7. The intelligent cargo handling system for port bulk cargo yards based on digital twins according to claim 6, characterized in that: The three-layer digital twin model is constructed as follows: The three-layer digital twin model includes a basic static layer model, a dynamic business topology layer model, and a high-fidelity operational surface layer model. Based on the twin data service order, the construction and updating of the three-layer digital twin model are driven: a monthly updated port 3D geographic information model is loaded as the basic static layer model; the digital twin corresponding to the active sub-task unit is activated according to the twin data service timeliness, and a real-time data link is established to drive the status update of the dynamic business topology layer model; and sensing equipment is scheduled according to the sensing resource scheduling plan to perform high-precision data acquisition within the twin data service timeliness, and a high-fidelity operational surface layer model is generated through 3D reconstruction algorithms.
8. The intelligent cargo handling system for port bulk cargo yards based on digital twins according to claim 1, characterized in that: The adaptive correction method is as follows: A dual monitoring mechanism is adopted, which combines real-time driving of dynamic business topology layer model and periodic verification of high-fidelity operation surface layer model. For the high-fidelity operation surface layer model updated during the execution of sub-task unit, it is automatically compared and analyzed with the high-fidelity operation surface layer model before the update to verify whether the actual position, posture and equipment gripping point of the cargo unit are consistent with the expected instructions. If a deviation is found, a pose fine-tuning instruction is generated and sent to the equipment control system for adaptive correction.
9. The intelligent cargo handling system for port bulk cargo yards based on digital twins according to claim 1, characterized in that: The method for determining whether a deviation warning has been triggered is as follows: Based on the real-time data stream provided by the dynamically updated three-layer digital twin model, and taking the global operation instruction set and twin data service orders as the benchmark, the real-time status comparison engine continuously compares and analyzes the twin data in the physical world based on the preset multi-level deviation warning rule library. If any rule in the multi-level deviation warning rule library is matched, a deviation warning is triggered.

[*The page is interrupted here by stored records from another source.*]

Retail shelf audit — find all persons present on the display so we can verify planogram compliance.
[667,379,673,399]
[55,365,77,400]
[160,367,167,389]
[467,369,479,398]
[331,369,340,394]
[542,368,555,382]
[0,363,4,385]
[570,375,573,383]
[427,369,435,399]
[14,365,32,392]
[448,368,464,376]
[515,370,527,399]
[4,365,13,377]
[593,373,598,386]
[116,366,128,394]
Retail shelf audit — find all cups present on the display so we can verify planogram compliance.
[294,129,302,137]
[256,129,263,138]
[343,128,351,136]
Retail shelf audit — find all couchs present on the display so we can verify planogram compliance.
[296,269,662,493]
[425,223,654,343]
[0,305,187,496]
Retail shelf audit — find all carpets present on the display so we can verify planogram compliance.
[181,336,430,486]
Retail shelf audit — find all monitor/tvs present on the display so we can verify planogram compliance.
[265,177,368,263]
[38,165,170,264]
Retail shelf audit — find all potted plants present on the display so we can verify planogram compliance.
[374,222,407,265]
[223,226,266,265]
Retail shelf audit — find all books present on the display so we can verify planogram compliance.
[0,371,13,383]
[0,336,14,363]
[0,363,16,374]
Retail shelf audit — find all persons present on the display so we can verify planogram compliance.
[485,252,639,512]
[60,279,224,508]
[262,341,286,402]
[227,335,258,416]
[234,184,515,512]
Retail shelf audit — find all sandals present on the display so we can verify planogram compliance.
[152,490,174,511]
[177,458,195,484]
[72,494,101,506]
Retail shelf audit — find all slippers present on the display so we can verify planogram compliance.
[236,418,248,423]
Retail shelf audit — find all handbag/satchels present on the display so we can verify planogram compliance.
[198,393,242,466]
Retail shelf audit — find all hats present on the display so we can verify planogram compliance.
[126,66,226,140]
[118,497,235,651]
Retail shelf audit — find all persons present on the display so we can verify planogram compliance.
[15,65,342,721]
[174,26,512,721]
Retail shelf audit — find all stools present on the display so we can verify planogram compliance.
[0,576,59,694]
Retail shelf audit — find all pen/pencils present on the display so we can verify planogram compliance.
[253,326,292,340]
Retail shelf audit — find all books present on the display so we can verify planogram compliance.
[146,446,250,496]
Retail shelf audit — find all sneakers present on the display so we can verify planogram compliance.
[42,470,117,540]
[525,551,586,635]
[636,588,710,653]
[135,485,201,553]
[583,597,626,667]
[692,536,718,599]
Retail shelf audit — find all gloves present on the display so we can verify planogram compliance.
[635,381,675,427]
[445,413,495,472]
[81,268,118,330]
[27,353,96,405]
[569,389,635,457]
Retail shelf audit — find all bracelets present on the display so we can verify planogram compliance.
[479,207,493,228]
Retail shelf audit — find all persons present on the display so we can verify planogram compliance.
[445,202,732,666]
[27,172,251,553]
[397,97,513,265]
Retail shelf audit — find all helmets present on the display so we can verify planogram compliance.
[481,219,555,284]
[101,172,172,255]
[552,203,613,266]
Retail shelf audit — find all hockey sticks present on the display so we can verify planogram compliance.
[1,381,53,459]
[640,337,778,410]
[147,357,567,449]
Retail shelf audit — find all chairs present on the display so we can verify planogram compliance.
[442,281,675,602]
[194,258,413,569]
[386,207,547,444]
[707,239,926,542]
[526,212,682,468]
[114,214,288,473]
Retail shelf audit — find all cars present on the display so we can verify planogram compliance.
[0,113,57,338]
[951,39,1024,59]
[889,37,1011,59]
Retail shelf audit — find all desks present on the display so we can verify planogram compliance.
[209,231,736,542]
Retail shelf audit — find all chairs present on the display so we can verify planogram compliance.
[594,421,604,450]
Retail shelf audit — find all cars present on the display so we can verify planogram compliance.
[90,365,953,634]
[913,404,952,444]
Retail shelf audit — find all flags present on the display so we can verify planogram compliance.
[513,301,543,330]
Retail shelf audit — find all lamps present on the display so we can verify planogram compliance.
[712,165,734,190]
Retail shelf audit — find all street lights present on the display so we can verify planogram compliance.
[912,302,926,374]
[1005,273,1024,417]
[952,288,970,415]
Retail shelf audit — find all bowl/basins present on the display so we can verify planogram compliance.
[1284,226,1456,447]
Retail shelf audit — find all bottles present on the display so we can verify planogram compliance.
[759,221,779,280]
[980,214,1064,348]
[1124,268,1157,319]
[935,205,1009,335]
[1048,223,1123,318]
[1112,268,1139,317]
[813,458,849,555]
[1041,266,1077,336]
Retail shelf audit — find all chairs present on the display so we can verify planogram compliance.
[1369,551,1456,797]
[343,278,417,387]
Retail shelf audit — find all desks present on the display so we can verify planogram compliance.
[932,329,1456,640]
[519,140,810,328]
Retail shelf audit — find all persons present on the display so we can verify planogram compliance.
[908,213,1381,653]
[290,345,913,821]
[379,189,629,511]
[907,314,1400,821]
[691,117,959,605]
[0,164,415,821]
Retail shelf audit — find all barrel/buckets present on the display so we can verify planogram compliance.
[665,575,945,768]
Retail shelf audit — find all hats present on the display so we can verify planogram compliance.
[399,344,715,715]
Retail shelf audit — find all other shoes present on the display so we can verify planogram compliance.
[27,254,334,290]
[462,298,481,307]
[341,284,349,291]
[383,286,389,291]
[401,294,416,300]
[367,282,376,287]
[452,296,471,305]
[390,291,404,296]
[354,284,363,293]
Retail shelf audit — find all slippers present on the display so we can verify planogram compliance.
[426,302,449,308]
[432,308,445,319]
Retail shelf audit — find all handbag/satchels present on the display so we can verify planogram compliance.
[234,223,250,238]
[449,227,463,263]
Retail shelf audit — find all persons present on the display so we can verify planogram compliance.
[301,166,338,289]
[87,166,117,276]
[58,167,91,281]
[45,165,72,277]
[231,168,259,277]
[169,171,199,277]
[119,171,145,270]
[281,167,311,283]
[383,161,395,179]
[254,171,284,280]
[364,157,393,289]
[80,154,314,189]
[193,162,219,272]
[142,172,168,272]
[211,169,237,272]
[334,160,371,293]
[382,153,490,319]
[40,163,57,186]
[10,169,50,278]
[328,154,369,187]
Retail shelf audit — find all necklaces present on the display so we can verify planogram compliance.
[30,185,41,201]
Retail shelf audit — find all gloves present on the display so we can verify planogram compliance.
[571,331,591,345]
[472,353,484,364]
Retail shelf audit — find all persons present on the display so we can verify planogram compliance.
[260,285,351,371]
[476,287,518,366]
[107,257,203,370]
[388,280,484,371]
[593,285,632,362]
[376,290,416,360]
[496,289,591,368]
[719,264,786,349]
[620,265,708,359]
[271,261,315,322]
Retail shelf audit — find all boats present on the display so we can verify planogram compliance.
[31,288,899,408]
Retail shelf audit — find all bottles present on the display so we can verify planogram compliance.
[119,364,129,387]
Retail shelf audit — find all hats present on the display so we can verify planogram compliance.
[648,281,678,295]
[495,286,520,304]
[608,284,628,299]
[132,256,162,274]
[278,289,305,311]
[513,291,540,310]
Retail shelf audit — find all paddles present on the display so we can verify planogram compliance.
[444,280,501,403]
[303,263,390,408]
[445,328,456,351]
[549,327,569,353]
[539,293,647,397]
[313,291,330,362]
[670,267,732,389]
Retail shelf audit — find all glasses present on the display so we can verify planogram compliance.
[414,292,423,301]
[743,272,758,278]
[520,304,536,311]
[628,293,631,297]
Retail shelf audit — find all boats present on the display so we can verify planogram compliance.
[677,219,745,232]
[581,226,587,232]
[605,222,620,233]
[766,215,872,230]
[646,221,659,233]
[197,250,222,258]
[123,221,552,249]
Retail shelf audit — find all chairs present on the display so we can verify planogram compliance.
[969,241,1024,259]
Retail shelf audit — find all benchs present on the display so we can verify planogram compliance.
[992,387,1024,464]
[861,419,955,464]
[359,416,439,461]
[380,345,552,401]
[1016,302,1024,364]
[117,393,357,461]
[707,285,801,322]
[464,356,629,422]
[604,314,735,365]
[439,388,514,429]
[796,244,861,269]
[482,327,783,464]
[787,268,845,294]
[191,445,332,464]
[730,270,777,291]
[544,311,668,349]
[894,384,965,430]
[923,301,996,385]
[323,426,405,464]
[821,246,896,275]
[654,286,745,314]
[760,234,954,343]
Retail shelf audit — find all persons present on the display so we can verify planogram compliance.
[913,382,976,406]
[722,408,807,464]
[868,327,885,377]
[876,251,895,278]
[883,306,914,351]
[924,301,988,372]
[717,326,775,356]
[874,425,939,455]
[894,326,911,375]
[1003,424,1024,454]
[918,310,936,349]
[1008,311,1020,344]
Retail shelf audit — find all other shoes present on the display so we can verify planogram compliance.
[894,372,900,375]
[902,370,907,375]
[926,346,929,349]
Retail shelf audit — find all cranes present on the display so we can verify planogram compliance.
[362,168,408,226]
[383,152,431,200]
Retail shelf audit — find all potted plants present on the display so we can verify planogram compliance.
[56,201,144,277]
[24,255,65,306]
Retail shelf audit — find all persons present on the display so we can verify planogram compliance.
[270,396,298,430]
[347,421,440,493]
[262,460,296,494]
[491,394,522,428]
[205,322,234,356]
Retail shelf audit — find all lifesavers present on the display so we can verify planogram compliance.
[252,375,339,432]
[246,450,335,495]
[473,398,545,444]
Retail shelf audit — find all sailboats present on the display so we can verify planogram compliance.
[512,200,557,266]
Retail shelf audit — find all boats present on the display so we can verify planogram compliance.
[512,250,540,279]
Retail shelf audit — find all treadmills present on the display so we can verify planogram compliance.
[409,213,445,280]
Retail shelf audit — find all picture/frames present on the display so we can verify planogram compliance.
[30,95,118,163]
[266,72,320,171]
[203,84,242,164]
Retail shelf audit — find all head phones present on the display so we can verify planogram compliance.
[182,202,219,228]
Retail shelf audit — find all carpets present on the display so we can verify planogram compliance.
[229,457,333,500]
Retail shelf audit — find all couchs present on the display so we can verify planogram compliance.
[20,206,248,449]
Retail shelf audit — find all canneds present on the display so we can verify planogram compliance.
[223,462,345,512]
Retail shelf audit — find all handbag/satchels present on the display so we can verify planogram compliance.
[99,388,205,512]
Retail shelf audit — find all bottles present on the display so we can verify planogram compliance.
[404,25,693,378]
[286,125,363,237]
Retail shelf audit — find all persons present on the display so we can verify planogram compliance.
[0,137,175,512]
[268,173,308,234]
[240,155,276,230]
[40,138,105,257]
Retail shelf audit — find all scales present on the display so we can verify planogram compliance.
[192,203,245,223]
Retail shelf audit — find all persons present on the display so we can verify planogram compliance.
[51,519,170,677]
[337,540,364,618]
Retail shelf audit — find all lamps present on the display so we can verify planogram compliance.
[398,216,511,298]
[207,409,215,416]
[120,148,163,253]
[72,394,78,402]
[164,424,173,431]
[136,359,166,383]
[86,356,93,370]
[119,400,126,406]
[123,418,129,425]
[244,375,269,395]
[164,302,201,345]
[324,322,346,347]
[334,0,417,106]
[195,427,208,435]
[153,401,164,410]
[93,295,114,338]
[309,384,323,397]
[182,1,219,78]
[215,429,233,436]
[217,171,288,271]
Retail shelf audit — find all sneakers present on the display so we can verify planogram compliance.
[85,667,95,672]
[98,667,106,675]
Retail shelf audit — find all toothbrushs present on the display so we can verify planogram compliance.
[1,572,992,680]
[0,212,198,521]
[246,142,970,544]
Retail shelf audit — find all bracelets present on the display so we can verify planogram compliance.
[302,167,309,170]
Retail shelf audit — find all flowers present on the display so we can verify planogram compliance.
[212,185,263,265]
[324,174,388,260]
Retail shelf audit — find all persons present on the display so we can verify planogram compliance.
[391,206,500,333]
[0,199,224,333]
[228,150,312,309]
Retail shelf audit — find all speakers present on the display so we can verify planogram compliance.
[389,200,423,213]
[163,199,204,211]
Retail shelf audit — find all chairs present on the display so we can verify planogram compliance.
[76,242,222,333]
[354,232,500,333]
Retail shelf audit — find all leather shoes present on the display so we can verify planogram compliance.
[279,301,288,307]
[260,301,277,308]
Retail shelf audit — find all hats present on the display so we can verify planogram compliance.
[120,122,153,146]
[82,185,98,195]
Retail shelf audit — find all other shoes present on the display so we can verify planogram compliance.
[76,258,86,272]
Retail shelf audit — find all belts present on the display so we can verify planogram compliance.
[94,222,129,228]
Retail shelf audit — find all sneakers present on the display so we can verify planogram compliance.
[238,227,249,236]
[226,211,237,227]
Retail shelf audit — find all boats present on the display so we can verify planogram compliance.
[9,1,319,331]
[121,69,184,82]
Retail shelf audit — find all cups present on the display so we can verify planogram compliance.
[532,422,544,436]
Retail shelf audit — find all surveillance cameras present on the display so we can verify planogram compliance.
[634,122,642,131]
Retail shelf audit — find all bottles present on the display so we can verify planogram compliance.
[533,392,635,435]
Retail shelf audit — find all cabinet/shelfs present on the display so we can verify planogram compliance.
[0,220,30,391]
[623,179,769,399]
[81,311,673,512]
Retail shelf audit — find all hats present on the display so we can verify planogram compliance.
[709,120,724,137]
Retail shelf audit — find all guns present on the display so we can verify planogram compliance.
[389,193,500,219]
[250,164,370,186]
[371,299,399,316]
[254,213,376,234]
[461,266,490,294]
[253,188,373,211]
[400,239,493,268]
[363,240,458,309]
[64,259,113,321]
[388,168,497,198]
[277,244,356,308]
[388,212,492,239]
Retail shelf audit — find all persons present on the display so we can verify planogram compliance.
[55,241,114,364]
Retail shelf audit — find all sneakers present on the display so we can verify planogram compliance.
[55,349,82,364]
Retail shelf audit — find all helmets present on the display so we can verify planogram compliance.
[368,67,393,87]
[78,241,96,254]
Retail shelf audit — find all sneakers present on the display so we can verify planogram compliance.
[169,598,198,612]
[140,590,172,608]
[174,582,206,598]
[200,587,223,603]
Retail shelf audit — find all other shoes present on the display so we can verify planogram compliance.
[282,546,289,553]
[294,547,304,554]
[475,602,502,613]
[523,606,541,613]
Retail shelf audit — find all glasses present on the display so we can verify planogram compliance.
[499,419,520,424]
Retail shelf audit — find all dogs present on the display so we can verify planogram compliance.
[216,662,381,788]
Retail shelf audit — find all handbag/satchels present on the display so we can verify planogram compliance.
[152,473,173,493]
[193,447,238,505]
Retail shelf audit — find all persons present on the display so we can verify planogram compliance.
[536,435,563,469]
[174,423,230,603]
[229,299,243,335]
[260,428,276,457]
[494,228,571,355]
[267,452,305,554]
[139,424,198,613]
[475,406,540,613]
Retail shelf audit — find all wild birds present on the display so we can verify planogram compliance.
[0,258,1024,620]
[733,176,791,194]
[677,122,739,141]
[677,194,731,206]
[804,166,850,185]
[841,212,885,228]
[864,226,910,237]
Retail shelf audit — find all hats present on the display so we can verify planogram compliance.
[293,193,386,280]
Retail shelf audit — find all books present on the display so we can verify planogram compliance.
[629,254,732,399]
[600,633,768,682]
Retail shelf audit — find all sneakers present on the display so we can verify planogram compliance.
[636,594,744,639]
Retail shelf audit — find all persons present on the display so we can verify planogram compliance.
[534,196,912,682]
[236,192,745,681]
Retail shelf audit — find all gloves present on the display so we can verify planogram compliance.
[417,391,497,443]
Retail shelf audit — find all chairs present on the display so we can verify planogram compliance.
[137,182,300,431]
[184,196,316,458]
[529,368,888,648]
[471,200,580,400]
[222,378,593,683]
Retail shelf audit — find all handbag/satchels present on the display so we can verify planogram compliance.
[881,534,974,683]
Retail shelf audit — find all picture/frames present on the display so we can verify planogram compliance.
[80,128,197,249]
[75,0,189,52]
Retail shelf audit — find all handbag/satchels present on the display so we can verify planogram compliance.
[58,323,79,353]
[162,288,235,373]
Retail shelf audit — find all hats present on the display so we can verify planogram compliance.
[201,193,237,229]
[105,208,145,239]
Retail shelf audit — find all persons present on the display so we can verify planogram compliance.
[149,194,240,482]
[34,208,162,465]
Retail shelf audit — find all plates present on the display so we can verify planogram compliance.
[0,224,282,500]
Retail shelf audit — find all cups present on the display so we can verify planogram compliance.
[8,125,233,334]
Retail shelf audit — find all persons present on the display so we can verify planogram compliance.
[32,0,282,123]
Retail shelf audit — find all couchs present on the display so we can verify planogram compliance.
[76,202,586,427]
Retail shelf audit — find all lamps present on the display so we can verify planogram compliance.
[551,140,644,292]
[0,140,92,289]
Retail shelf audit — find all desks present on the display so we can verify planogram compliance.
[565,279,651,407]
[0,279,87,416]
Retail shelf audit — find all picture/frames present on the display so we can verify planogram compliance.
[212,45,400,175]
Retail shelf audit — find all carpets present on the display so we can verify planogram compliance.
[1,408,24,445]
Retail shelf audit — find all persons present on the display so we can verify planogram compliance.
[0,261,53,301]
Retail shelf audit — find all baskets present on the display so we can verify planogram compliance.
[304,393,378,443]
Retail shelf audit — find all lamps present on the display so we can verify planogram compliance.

10. A port bulk cargo yard intelligent tallying system based on digital twins according to claim 4, characterized in that: The dynamic control process is as follows: A rescheduling algorithm based on rolling time-domain simulation is adopted. The current moment is taken as the new optimization starting point, and the list of affected unfinished subtask units is taken as the main optimization object. The optimization objective function and basic rule base are reused, and the adjustment range minimization objective is added. Local iterative search is performed in the fast simulation engine to generate a dynamically adjusted instruction set and update the twin data service order. The dynamically adjusted instruction set is sent to the affected equipment control system to overwrite and correct the original instruction.